## Task description
Please recast the records below as a JSON list of strings, with one string per line and blank lines left out.

## Items from a data source
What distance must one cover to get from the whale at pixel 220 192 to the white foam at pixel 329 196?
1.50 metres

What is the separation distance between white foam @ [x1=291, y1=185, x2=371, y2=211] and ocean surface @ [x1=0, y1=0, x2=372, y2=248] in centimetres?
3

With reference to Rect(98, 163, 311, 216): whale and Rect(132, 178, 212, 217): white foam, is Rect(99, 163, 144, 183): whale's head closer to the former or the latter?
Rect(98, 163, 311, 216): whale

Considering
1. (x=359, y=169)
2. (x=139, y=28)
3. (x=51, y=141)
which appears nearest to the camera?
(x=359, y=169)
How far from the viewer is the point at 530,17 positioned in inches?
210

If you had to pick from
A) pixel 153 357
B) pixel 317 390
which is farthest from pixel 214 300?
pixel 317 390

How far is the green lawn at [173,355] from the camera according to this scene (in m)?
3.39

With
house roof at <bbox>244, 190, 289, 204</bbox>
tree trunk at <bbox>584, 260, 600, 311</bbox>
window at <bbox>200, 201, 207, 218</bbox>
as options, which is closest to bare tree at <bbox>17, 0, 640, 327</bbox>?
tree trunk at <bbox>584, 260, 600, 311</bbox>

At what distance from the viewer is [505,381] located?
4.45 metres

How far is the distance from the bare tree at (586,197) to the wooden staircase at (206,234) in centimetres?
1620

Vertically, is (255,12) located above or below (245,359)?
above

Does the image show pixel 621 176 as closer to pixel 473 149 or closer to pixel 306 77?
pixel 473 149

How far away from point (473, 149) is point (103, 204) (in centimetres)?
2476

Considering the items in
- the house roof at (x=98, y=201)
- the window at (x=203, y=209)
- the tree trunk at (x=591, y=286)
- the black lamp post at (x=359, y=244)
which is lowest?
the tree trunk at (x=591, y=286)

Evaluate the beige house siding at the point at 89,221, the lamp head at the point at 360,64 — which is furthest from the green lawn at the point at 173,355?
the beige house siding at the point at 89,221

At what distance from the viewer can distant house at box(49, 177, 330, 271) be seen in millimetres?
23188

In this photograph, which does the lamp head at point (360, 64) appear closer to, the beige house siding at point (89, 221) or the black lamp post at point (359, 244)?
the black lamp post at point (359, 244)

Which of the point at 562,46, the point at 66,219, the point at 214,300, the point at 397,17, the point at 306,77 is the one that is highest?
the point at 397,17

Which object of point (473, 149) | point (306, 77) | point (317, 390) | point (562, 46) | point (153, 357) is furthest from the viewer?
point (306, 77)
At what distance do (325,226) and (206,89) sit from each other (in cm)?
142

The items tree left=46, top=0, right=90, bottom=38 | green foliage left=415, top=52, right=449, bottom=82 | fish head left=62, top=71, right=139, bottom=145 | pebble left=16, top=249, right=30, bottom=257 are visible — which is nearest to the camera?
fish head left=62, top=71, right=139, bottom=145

## Solution to this task
[
  "What distance must one cover to get from the whale at pixel 220 192 to the white foam at pixel 329 196?",
  "1.50 metres",
  "What is the separation distance between white foam @ [x1=291, y1=185, x2=371, y2=211] and ocean surface @ [x1=0, y1=0, x2=372, y2=248] in centimetres?",
  "3",
  "With reference to Rect(98, 163, 311, 216): whale and Rect(132, 178, 212, 217): white foam, is Rect(99, 163, 144, 183): whale's head closer to the former or the latter?",
  "Rect(98, 163, 311, 216): whale",
  "Considering",
  "1. (x=359, y=169)",
  "2. (x=139, y=28)",
  "3. (x=51, y=141)",
  "which appears nearest to the camera?",
  "(x=359, y=169)",
  "How far from the viewer is the point at 530,17 positioned in inches?",
  "210",
  "If you had to pick from",
  "A) pixel 153 357",
  "B) pixel 317 390",
  "which is farthest from pixel 214 300?",
  "pixel 317 390",
  "How far is the green lawn at [173,355] from the camera according to this scene (in m)?",
  "3.39",
  "With",
  "house roof at <bbox>244, 190, 289, 204</bbox>",
  "tree trunk at <bbox>584, 260, 600, 311</bbox>",
  "window at <bbox>200, 201, 207, 218</bbox>",
  "as options, which is closest to bare tree at <bbox>17, 0, 640, 327</bbox>?",
  "tree trunk at <bbox>584, 260, 600, 311</bbox>",
  "At what distance from the viewer is [505,381] located?",
  "4.45 metres",
  "How far is the distance from the bare tree at (586,197) to the wooden staircase at (206,234) in centimetres?",
  "1620",
  "Vertically, is (255,12) located above or below (245,359)?",
  "above",
  "Does the image show pixel 621 176 as closer to pixel 473 149 or closer to pixel 306 77?",
  "pixel 473 149",
  "How far away from point (473, 149) is point (103, 204) (in centimetres)?",
  "2476",
  "Considering the items in",
  "- the house roof at (x=98, y=201)",
  "- the window at (x=203, y=209)",
  "- the tree trunk at (x=591, y=286)",
  "- the black lamp post at (x=359, y=244)",
  "which is lowest?",
  "the tree trunk at (x=591, y=286)",
  "Evaluate the beige house siding at the point at 89,221, the lamp head at the point at 360,64 — which is furthest from the green lawn at the point at 173,355?",
  "the beige house siding at the point at 89,221",
  "At what distance from the viewer can distant house at box(49, 177, 330, 271) be seen in millimetres?",
  "23188",
  "In this photograph, which does the lamp head at point (360, 64) appear closer to, the beige house siding at point (89, 221) or the black lamp post at point (359, 244)?",
  "the black lamp post at point (359, 244)",
  "Which of the point at 562,46, the point at 66,219, the point at 214,300, the point at 397,17, the point at 306,77 is the one that is highest?",
  "the point at 397,17",
  "Which object of point (473, 149) | point (306, 77) | point (317, 390) | point (562, 46) | point (153, 357) is furthest from the viewer?",
  "point (306, 77)",
  "At what distance do (325,226) and (206,89) sit from each other (in cm)?",
  "142",
  "The items tree left=46, top=0, right=90, bottom=38 | green foliage left=415, top=52, right=449, bottom=82 | fish head left=62, top=71, right=139, bottom=145 | pebble left=16, top=249, right=30, bottom=257 are visible — which is nearest to the camera?",
  "fish head left=62, top=71, right=139, bottom=145"
]